**Text segment:**

Tuesday, November 27, 2012

It's difficult cycling anywhere in England these days, what with the weather 'n' all.

Monday, October 08, 2012

Barbara got a spiffy new iPhone 5 last weekend. The last few days have seen deteriorating call quality, that's sporadic, but at times it's frequently so bad that it makes the phone unusable. She went back to her carrier, Verizon today, who basically told her that it was how she was holding it, and that was interfering with the antenna!!! BS that smacks of antenna-gate a few years ago with the launch of the iPhone 4. Anyway, to help her out a bit I went online, and searched "iPhone 5 reduced call quality". The first link took me to just one Apple forum, where there was already 15+ pages of disgruntled iPhone 5 owners, all on Verizon, who were having the same issues.

Thursday, September 13, 2012

Worlds Heaviest bicycle...

It probably breaks a few other records too...

Friday, August 31, 2012

Neat skill...

Used to be able to do this, 50 years ago....

Sunday, May 20, 2012

Heirloom stove...

Refinements galore. The stove is a multi-stage stove. It can be used with the Afterburner, which reduces boil time of a pint by 30 seconds in my tests. The Afterburner can be easily removed, allowing for a more efficient fuel usage. The Simmer Cap can be placed on the stove, then the flame comes out of the side vents instead of the Center Vent. In this case the flame is much more diffuse, allowing for extended simmering, baking etc. Finally, the Simmer Ring can be slid into any desired position, during any chosen application of the stove. The Simmer Ring permits extremely fine flame control. This is by far the most sophisticated stove I have ever developed and built. In addition there are several other refinements to the design: there is a built-in primer pan (only necessary for cold weather starts). The pot support legs can be easily disassembled from the stove and slid inside the Simmer Cap Handle for transport. The edge of the stove Center Vent has been partially rolled inwards, creating a stronger edge that is less likely to deform under the 1400F heat of the flame. Complete construction is of extremely lightweight aluminum which allows for the fastest time to operating temperature. Furthermore, unlike many other stoves, this stove can be used immediately after ignition: no need to wait for the stove to "bloom". Unused fuel is easily tipped back into the fuel bottle saving precious resources.

**Excerpted data:**

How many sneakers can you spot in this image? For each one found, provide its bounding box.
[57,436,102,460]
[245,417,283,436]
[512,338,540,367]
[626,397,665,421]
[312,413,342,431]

**Tasks to perform:**
**a.** Decide whether each statement agrees with the blog, answering yes or no and quoting the words that settle it: (i) Barbara's carrier is Verizon. (ii) The Afterburner cut the boil time of a pint by 30 seconds in the writer's tests. (iii) The stove is built of stainless steel.
**b.** Summarize the blog in three sentences.
**c.** Reproduce the stretch of the blog from "Monday, October 08, 2012" through "Neat skill...".
The items aren't needed for this work.

**Responses:**
**a.**
(i) Yes: "She went back to her carrier, Verizon today"
(ii) Yes: "reduces boil time of a pint by 30 seconds in my tests"
(iii) No: "Complete construction is of extremely lightweight aluminum"

**b.** Brief dated posts note how hard cycling in England is because of the weather, point to the world's heaviest bicycle, and show a neat skill the writer could do 50 years ago. Barbara's new iPhone 5 developed poor call quality, Verizon blamed how she held it, and an Apple forum already had 15+ pages of Verizon owners with the same issue. The writer describes a multi-stage stove of their own making, with a removable Afterburner, a Simmer Cap and Simmer Ring for flame control, lightweight aluminum construction, and use right after ignition.

**c.**
Monday, October 08, 2012

Barbara got a spiffy new iPhone 5 last weekend. The last few days have seen deteriorating call quality, that's sporadic, but at times it's frequently so bad that it makes the phone unusable. She went back to her carrier, Verizon today, who basically told her that it was how she was holding it, and that was interfering with the antenna!!! BS that smacks of antenna-gate a few years ago with the launch of the iPhone 4. Anyway, to help her out a bit I went online, and searched "iPhone 5 reduced call quality". The first link took me to just one Apple forum, where there was already 15+ pages of disgruntled iPhone 5 owners, all on Verizon, who were having the same issues.

Thursday, September 13, 2012

Worlds Heaviest bicycle...

It probably breaks a few other records too...

Friday, August 31, 2012

Neat skill...